La libertà di espressione, altamente garantita dalla Costituzione Italiana tramite l’art. 21, non ovunque è vigente. Totalitarismi, cartelli, oscurantismo governativo e censura di ogni genere all’estero limitano fortemente la libera informazione. Chi osa sfidare questi Big Brother si ritrova il più delle volte ucciso o gravemente leso fisicamente e/o psicologicamente. Il primato dei Paesi ove il giornalismo cammina a braccetto con la morte è detenuto da Iran e Messico.

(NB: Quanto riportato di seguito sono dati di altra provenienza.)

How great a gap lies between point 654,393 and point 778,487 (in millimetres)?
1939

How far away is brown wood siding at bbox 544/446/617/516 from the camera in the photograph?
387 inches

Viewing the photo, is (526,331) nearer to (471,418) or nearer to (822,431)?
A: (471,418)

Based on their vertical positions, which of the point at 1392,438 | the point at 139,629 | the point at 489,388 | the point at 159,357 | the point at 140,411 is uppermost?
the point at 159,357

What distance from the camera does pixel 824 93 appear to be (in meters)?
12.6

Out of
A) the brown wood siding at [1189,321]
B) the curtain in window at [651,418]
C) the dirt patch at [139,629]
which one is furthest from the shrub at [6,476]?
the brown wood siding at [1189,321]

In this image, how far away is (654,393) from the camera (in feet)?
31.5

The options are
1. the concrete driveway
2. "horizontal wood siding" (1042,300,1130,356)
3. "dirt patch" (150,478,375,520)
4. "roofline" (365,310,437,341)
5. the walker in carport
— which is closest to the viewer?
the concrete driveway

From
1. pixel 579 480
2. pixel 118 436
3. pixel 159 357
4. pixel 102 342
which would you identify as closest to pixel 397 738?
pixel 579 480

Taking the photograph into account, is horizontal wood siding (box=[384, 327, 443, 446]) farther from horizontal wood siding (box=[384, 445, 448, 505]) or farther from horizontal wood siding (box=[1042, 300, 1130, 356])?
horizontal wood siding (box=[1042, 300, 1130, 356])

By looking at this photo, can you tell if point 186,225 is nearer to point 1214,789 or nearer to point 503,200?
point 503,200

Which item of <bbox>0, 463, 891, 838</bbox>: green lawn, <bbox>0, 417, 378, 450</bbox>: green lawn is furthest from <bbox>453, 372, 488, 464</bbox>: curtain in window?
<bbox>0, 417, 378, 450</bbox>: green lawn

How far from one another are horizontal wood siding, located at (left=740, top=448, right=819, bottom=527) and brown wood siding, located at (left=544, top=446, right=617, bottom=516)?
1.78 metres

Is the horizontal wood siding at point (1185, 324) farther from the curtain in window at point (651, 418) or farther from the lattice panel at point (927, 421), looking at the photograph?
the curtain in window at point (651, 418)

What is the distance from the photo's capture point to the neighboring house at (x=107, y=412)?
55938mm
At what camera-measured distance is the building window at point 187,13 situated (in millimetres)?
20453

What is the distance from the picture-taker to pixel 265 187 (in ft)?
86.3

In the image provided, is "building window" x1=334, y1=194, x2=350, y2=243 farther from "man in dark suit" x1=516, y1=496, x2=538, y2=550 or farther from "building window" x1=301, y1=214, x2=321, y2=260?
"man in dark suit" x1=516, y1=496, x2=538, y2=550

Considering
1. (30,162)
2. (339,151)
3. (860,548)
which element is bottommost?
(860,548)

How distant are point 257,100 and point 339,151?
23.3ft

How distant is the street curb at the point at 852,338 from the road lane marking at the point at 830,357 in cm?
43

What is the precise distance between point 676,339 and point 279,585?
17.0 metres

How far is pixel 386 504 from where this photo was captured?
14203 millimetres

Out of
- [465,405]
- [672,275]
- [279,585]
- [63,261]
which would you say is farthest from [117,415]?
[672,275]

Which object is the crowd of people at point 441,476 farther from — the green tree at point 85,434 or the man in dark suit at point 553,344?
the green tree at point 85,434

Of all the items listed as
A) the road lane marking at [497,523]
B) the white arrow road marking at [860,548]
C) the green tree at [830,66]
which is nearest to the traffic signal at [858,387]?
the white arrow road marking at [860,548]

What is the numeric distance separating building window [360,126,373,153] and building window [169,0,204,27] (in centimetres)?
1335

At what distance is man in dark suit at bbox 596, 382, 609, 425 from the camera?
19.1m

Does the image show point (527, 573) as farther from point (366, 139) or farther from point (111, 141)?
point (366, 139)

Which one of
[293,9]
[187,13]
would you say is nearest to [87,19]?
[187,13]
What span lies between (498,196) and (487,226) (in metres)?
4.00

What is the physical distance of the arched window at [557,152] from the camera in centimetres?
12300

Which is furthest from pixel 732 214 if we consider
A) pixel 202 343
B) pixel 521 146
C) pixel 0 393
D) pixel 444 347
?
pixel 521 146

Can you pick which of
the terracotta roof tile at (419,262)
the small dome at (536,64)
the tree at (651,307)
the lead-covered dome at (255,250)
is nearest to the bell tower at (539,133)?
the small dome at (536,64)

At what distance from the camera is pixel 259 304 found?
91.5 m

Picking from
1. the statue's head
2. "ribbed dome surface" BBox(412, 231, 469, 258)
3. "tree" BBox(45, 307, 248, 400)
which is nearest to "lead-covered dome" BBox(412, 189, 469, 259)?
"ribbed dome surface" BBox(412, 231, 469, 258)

Sabb al-nabi significa in arabo insultare il profeta: è questo il capo d’accusa imputato a Soheil Arabi, fotografo e blogger iraniano, condannato alla pena capitale tempo fa, da un tribunale in Iran. Questi è stato prima sottoposto a numerose torture dagalera e, tra queste, spicca la detenzione in isolamento per due mesi. La sentenza è stata poi oggetto di dibattito giurisprudenziale; infatti, se l’articolo 262 del Codice Penale Islamico prevede la pena di morte per chi insulti Maometto, l’articolo 264 prevede 74 frustate allorquando esista un ragionevole dubbio che l’offesa sia stata dettata da rabbia o volontà terze all’imputato. Il fotografo, tuttavia, avrebbe commesso il reato – secondo quanto da lui dichiarato in condizioni non stabili – su Facebook, con un semplice post. E, se i giornali sono limitati al massimo nei loro contenuti, i social network non sono certo da meno: si tratta di una pubblica piazza virtuale sotto il dominio di una grande mano di ferro, che spazza via qualsiasi cosa non le vada a genio. Alla fine, per fortuna e a seguito anche di una grande raccolta firme in suo favore, ad Arabi è stata salvata la vita.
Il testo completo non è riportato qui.